## Requirements
Reproduce exactly the lines from the one containing "Order the following" through the last line of the data, both ends included.

## Data section

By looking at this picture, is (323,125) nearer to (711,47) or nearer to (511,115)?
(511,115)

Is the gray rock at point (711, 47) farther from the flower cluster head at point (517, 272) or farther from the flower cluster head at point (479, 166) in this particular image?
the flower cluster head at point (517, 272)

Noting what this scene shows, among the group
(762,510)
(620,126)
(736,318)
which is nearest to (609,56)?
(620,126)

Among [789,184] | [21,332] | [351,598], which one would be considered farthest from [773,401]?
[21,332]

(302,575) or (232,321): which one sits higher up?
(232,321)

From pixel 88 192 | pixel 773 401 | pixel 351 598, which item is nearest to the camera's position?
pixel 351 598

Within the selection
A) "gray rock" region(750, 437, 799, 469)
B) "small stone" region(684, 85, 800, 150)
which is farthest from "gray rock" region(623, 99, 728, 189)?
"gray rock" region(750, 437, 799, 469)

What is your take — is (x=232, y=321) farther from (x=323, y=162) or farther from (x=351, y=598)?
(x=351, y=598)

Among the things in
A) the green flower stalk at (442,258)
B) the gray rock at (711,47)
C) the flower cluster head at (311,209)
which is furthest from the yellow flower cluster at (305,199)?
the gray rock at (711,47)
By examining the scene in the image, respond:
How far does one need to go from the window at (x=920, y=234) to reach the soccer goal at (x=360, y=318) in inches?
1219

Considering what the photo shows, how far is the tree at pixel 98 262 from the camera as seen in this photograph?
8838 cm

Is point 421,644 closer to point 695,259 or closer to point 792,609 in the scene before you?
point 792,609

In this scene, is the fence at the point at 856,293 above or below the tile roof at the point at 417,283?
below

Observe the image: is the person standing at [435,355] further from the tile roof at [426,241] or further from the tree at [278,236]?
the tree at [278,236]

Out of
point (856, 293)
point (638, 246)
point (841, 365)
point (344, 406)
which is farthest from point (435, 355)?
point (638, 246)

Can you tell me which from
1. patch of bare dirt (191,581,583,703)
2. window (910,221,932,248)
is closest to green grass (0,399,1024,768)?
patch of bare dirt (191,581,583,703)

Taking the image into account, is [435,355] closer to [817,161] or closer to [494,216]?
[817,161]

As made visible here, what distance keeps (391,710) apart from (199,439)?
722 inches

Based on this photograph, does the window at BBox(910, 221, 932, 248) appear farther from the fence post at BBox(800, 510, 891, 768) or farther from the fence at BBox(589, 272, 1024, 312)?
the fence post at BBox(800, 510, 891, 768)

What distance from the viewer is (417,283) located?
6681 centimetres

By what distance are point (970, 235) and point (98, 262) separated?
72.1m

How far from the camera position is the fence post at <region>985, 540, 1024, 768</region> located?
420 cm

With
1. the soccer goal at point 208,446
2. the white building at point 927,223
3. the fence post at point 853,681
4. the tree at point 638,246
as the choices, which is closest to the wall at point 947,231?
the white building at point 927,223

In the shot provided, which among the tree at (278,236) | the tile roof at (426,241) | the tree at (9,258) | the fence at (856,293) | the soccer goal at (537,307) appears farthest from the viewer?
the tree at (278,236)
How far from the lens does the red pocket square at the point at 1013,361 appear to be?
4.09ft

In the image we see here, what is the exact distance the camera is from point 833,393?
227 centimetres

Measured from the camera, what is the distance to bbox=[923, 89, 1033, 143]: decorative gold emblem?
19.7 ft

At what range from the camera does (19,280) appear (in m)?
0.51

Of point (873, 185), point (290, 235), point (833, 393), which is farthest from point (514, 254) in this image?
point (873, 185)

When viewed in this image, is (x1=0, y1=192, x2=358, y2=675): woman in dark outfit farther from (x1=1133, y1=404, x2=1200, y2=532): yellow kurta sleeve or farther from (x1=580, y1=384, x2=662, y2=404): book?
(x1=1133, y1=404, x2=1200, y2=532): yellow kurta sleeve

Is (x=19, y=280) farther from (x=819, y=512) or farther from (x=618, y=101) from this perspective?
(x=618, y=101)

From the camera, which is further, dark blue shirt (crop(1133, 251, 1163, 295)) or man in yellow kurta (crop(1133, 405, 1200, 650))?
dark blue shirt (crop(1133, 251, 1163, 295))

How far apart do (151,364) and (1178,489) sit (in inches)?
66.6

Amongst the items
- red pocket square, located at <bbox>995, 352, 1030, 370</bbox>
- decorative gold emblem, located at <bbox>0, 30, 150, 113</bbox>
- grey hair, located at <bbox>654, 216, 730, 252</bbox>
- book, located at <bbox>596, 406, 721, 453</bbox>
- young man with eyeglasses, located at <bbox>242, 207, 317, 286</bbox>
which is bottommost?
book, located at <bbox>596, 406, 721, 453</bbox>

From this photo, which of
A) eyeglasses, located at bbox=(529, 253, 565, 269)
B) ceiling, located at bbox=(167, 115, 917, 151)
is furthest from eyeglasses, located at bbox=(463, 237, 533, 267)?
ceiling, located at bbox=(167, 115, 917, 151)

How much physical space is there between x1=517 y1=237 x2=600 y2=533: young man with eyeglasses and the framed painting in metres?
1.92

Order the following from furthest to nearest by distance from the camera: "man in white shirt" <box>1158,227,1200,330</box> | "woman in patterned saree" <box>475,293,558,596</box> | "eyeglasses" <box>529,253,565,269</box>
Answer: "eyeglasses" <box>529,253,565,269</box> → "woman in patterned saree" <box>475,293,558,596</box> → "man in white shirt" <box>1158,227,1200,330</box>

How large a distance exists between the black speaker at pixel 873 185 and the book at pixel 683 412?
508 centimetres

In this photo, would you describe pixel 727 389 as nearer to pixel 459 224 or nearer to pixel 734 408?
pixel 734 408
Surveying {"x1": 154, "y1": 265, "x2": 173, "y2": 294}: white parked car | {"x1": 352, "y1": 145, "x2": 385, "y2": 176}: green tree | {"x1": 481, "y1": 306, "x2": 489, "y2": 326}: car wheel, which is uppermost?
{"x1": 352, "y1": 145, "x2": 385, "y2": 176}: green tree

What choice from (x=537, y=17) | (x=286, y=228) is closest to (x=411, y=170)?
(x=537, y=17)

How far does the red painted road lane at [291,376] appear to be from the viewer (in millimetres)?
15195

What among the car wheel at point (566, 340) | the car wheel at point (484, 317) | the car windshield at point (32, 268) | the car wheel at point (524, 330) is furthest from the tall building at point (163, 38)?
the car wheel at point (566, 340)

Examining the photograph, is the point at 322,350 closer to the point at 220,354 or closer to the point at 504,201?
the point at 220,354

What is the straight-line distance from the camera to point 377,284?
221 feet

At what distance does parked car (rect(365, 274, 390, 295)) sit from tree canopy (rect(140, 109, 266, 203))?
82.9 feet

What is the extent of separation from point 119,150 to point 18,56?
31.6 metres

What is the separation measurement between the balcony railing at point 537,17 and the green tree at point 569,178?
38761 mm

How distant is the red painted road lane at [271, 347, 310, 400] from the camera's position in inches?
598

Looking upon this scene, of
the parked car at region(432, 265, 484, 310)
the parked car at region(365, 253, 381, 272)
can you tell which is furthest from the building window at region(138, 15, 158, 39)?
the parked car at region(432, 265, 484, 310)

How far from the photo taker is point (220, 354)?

## Problem solution
Order the following from furthest to nearest by distance from the camera: "man in white shirt" <box>1158,227,1200,330</box> | "woman in patterned saree" <box>475,293,558,596</box> | "eyeglasses" <box>529,253,565,269</box>
Answer: "eyeglasses" <box>529,253,565,269</box> → "woman in patterned saree" <box>475,293,558,596</box> → "man in white shirt" <box>1158,227,1200,330</box>

How large a distance exists between the black speaker at pixel 873 185 and the book at pixel 683 412?
508 centimetres

In this photo, would you describe pixel 727 389 as nearer to pixel 459 224 or nearer to pixel 734 408?
pixel 734 408
Surveying {"x1": 154, "y1": 265, "x2": 173, "y2": 294}: white parked car | {"x1": 352, "y1": 145, "x2": 385, "y2": 176}: green tree | {"x1": 481, "y1": 306, "x2": 489, "y2": 326}: car wheel, which is uppermost?
{"x1": 352, "y1": 145, "x2": 385, "y2": 176}: green tree

What choice from (x=537, y=17) | (x=286, y=228) is closest to (x=411, y=170)?
(x=537, y=17)

How far does the red painted road lane at [291,376] appear to be from the viewer (in millimetres)?
15195

What among the car wheel at point (566, 340) | the car wheel at point (484, 317) | the car windshield at point (32, 268) | the car wheel at point (524, 330) is furthest from the tall building at point (163, 38)?
the car wheel at point (566, 340)

Examining the photograph, is the point at 322,350 closer to the point at 220,354 or closer to the point at 504,201?
the point at 220,354

What is the straight-line distance from the camera to point 377,284?
221 feet

At what distance does parked car (rect(365, 274, 390, 295)) sit from tree canopy (rect(140, 109, 266, 203))?
82.9 feet

What is the extent of separation from point 119,150 to point 18,56?
31.6 metres

What is the separation measurement between the balcony railing at point 537,17 and the green tree at point 569,178?
38761 mm

How distant is the red painted road lane at [271, 347, 310, 400] from the camera's position in inches?
598

Looking upon this scene, of
the parked car at region(432, 265, 484, 310)
the parked car at region(365, 253, 381, 272)
can you tell which is furthest from the building window at region(138, 15, 158, 39)?
the parked car at region(432, 265, 484, 310)

How far from the photo taker is point (220, 354)?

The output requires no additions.